Once you start building a game design based on the idea that interesting social ties MIGHT occur inside a space, the designer is basically depending on serendipity to occur. This is, as one might imagine, a pretty scary basis for a business model. As such, we start putting in game mechanics designed to make the game stickier (collecting minigames), have tactical interest (PvP), take longer (levelling curves and raiding games), and forcing more positive social interactions (multiplayer-required content). Serendipity is still the fulcrum that determines whether a game (or even a server/shard of a game) lives or dies, it’s the designers job to make that landscape as fertile as possible.

Blizzard to Canucks: No Looking Over Your Neighbor’s Shoulder

My Canadian coworkers got a kick out of this: our gaming neighbors to the north do not have to pay an entry fee to enter Blizzard’s arena tournament.
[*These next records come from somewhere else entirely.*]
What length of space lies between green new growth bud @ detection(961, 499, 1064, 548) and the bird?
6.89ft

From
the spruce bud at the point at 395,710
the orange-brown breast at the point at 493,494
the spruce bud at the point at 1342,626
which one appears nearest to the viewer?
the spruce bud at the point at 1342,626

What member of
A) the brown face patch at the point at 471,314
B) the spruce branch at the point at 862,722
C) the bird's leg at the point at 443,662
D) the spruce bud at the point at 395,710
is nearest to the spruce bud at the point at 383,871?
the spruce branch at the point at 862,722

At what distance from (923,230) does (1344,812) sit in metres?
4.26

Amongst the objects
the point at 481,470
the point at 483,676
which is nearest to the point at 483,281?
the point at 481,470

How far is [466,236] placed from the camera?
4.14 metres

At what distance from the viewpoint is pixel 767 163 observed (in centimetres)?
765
However, they do have to sharpen their number two pencils.

Canadian residents are not required to pay an Entry Fee in order to enter. Instead, Canadian residents may enter by submitting a 250 word typewritten essay comparing the video gaming culture in Canada to the video gaming culture in the United States on 8 ½ x 11 inch paper and mailing their essay to Essay Entry for The North American Blizzard Entertainment Arena Tournament, P.O Box 18979, Irvine, CA 92623. Essay entries must be received no later than March 31, 2008 in order to be eligible. Essay entrants represent and warrant that the essay is their original work and does not infringe the rights of any third party. By entering, essay entrants hereby grant, without further consideration, all right, title and interest in and to their essay to Sponsor.

Also, it is not an acceptable excuse that your sled dog ate your homework. I kid! I kid! Anyway, it’s nice to see a new growth industry for gold farmers.

Claus Speaks, Gets Misty-Eyed About Shadowbane

I almost missed it because he refuses to get a working RSS feed, but not long ago, Claus Grovdal, producer-designer of Darkfall, poked his head out of his hole, saw his shadow, declared two more months of crunch, and scurried back into his rabbit hole.

But before he did, he boldly asked the question, “Why Shadowbane didn’t make billions”, and then went on to say, and I quote:

Shadowbane was a great concept and a great game, and the only reason it wasn’t a massive success, was buggy and outdated technology… If Shadowbane had released without all the client crashes, with a better server solution and with a graphical engine that could compete with other games released at the time, it would have been a HUGE hit.